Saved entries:
========================================

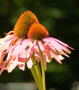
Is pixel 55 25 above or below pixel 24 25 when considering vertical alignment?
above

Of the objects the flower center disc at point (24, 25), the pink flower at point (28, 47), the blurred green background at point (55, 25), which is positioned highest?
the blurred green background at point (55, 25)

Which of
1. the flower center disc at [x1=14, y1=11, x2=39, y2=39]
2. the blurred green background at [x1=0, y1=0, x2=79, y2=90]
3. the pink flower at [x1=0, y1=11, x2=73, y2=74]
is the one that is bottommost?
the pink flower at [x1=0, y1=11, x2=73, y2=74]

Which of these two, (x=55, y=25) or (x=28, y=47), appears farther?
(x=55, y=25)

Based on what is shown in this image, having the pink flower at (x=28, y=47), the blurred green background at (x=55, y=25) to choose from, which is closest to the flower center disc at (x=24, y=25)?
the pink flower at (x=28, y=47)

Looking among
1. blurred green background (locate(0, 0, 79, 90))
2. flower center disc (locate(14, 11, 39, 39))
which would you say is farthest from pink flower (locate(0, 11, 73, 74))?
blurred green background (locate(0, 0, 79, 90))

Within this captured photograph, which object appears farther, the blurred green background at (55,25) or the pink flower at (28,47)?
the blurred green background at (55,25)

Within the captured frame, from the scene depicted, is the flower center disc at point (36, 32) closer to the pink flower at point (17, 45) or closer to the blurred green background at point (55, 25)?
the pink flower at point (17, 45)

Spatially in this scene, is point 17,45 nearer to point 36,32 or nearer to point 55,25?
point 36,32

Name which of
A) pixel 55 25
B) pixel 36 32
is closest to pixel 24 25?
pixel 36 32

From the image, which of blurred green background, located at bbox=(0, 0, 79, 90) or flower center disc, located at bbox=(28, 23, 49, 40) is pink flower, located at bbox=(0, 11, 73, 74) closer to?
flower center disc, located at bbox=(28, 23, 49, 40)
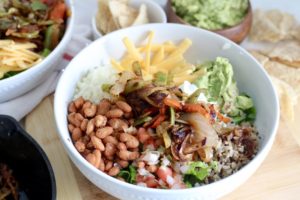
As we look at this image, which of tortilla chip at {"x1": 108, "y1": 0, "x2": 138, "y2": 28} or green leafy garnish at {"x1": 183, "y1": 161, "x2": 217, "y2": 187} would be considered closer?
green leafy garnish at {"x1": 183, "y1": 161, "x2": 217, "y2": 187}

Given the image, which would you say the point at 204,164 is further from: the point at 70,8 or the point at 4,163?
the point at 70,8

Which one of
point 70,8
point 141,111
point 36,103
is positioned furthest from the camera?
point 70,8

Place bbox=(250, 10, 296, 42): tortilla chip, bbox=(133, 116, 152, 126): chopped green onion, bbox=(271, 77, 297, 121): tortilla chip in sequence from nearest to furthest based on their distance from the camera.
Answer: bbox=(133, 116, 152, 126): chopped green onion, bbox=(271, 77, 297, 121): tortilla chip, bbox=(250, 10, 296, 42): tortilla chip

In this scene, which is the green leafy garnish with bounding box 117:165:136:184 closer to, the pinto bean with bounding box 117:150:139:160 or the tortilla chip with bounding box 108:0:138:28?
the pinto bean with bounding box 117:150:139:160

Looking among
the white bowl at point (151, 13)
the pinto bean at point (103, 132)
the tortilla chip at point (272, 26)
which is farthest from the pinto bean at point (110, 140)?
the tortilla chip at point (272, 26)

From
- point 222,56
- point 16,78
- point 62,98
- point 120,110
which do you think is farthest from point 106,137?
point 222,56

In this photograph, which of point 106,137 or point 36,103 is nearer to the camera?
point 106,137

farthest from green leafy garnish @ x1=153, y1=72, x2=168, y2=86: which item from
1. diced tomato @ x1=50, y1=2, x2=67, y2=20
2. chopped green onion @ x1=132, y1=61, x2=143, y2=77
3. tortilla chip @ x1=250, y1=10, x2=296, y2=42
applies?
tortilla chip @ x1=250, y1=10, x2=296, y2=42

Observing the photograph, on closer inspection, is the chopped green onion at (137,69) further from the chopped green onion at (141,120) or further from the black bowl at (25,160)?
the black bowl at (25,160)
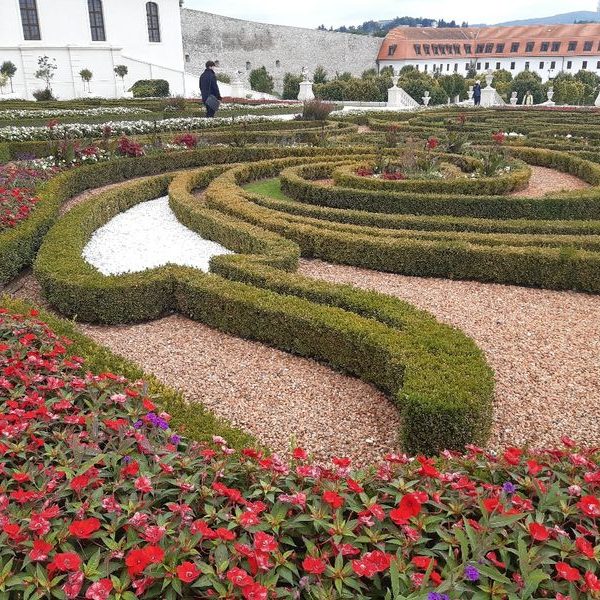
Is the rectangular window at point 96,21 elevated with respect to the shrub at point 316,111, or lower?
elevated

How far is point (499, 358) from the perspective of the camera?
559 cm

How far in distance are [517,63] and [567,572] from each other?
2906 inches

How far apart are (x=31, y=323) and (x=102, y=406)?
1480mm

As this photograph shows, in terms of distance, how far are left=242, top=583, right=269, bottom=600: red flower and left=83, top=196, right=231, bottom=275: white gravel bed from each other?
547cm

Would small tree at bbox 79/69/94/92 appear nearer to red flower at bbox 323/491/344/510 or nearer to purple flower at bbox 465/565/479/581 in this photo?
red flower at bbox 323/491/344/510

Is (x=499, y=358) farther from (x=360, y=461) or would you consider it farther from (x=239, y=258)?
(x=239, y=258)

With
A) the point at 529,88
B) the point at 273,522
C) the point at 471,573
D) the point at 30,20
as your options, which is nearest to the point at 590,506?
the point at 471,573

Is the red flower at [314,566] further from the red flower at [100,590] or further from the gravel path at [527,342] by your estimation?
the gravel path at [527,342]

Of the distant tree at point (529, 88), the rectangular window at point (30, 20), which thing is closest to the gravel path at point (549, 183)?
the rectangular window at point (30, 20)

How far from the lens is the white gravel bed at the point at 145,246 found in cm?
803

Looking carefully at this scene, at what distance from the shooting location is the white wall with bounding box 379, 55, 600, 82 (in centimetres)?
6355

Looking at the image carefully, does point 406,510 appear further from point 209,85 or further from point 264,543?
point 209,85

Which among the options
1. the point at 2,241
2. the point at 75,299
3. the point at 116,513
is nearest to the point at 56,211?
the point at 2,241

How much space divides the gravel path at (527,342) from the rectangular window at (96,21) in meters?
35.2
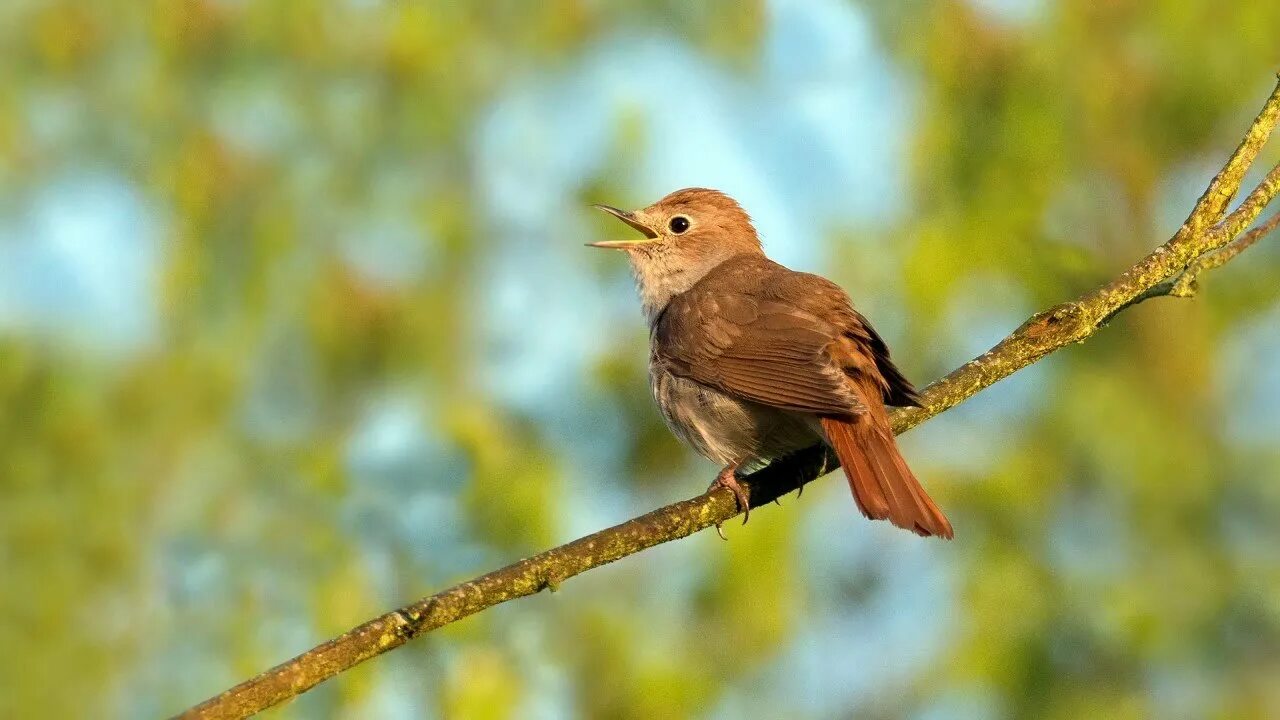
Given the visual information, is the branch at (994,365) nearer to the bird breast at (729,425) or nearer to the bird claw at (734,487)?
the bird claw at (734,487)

========================================

== Task description ==
Copy all of the material above word for word, without the pictures.

== Output below ==
Is pixel 55 25 above or below pixel 24 25 when considering vertical alignment?
above

Of the objects the flower center disc at point (24, 25), the pink flower at point (28, 47), the blurred green background at point (55, 25), which is positioned highest?
the blurred green background at point (55, 25)

Which of
1. the flower center disc at [x1=14, y1=11, x2=39, y2=39]
2. the blurred green background at [x1=0, y1=0, x2=79, y2=90]
3. the pink flower at [x1=0, y1=11, x2=73, y2=74]
is the one that is bottommost?
the pink flower at [x1=0, y1=11, x2=73, y2=74]

Which of these two, (x=55, y=25) or (x=28, y=47), appears farther?
(x=55, y=25)

Based on what is shown in this image, having the pink flower at (x=28, y=47), the blurred green background at (x=55, y=25) to choose from, which is closest to the flower center disc at (x=24, y=25)?
the pink flower at (x=28, y=47)

Looking among
1. blurred green background (locate(0, 0, 79, 90))
2. flower center disc (locate(14, 11, 39, 39))
which would you say is farthest from pink flower (locate(0, 11, 73, 74))?
blurred green background (locate(0, 0, 79, 90))

Within this captured photograph, which object appears farther, the blurred green background at (55,25) or the pink flower at (28,47)?
the blurred green background at (55,25)

Within the captured frame, from the scene depicted, is the flower center disc at point (36, 32) closer to the pink flower at point (17, 45) or closer to the blurred green background at point (55, 25)?
the pink flower at point (17, 45)

Spatially in this scene, is point 17,45 nearer to point 36,32 or nearer to point 55,25?
point 36,32

Name which of
A) pixel 55 25
B) pixel 36 32
is closest to pixel 24 25?
pixel 36 32

From the image, which of blurred green background, located at bbox=(0, 0, 79, 90) or flower center disc, located at bbox=(28, 23, 49, 40) is pink flower, located at bbox=(0, 11, 73, 74) closer to?
flower center disc, located at bbox=(28, 23, 49, 40)
As we look at this image, which of tortilla chip at {"x1": 108, "y1": 0, "x2": 138, "y2": 28} or green leafy garnish at {"x1": 183, "y1": 161, "x2": 217, "y2": 187} would be considered closer?
green leafy garnish at {"x1": 183, "y1": 161, "x2": 217, "y2": 187}

Given the image, which would you say the point at 204,164 is further from: the point at 70,8 or the point at 4,163?
the point at 70,8

Which one of
point 70,8
point 141,111
point 36,103
is positioned furthest from the camera?
point 70,8

Place bbox=(250, 10, 296, 42): tortilla chip, bbox=(133, 116, 152, 126): chopped green onion, bbox=(271, 77, 297, 121): tortilla chip in sequence from nearest to furthest based on their distance from the camera.
Answer: bbox=(133, 116, 152, 126): chopped green onion, bbox=(271, 77, 297, 121): tortilla chip, bbox=(250, 10, 296, 42): tortilla chip

In this scene, which is the green leafy garnish with bounding box 117:165:136:184 closer to, the pinto bean with bounding box 117:150:139:160 or the tortilla chip with bounding box 108:0:138:28?
the pinto bean with bounding box 117:150:139:160

Looking among
the white bowl at point (151, 13)
the pinto bean at point (103, 132)
the tortilla chip at point (272, 26)
which is farthest from the pinto bean at point (110, 140)?
the tortilla chip at point (272, 26)

From
- point 222,56
- point 16,78
- point 62,98
- point 120,110
which do you think is farthest from point 106,137?
point 222,56

In this photograph, which of point 106,137 or point 36,103 is nearer to the camera?
point 106,137

farthest from green leafy garnish @ x1=153, y1=72, x2=168, y2=86: which item from
1. diced tomato @ x1=50, y1=2, x2=67, y2=20
2. chopped green onion @ x1=132, y1=61, x2=143, y2=77
3. tortilla chip @ x1=250, y1=10, x2=296, y2=42
applies?
tortilla chip @ x1=250, y1=10, x2=296, y2=42

Observing the photograph, on closer inspection, is the chopped green onion at (137,69) further from the chopped green onion at (141,120) or further from the black bowl at (25,160)?
the black bowl at (25,160)
Is the rectangular window at point 96,21 elevated with respect to the shrub at point 316,111, or lower?
elevated

How far is point (499, 358) from the perspective of the camera?
559 cm

How far in distance are [517,63] and [567,572] from each other?
2906 inches

How far apart are (x=31, y=323) and (x=102, y=406)?
1480mm

As this photograph shows, in terms of distance, how far are left=242, top=583, right=269, bottom=600: red flower and left=83, top=196, right=231, bottom=275: white gravel bed from each other?
547cm

Would small tree at bbox 79/69/94/92 appear nearer to red flower at bbox 323/491/344/510 or nearer to purple flower at bbox 465/565/479/581 in this photo?
red flower at bbox 323/491/344/510

Is (x=499, y=358) farther from (x=360, y=461) or would you consider it farther from (x=239, y=258)?
(x=239, y=258)

With
A) the point at 529,88
B) the point at 273,522
C) the point at 471,573
D) the point at 30,20
as your options, which is nearest to the point at 590,506?
the point at 471,573

Is the red flower at [314,566] further from the red flower at [100,590] or further from the gravel path at [527,342] by your estimation?
the gravel path at [527,342]

Of the distant tree at point (529, 88), the rectangular window at point (30, 20), which thing is closest to the gravel path at point (549, 183)?
the rectangular window at point (30, 20)

How far from the lens is the white gravel bed at the point at 145,246 found in cm?
803

Looking carefully at this scene, at what distance from the shooting location is the white wall with bounding box 379, 55, 600, 82 (in centimetres)?
6355

Looking at the image carefully, does point 406,510 appear further from point 209,85 or further from point 264,543?
point 209,85

Which among the options
1. the point at 2,241
2. the point at 75,299
3. the point at 116,513
is nearest to the point at 56,211?
the point at 2,241

How much space divides the gravel path at (527,342) from the rectangular window at (96,21) in meters?
35.2
Given the visual information, is the branch at (994,365) nearer to the bird breast at (729,425) or nearer to the bird claw at (734,487)?
the bird claw at (734,487)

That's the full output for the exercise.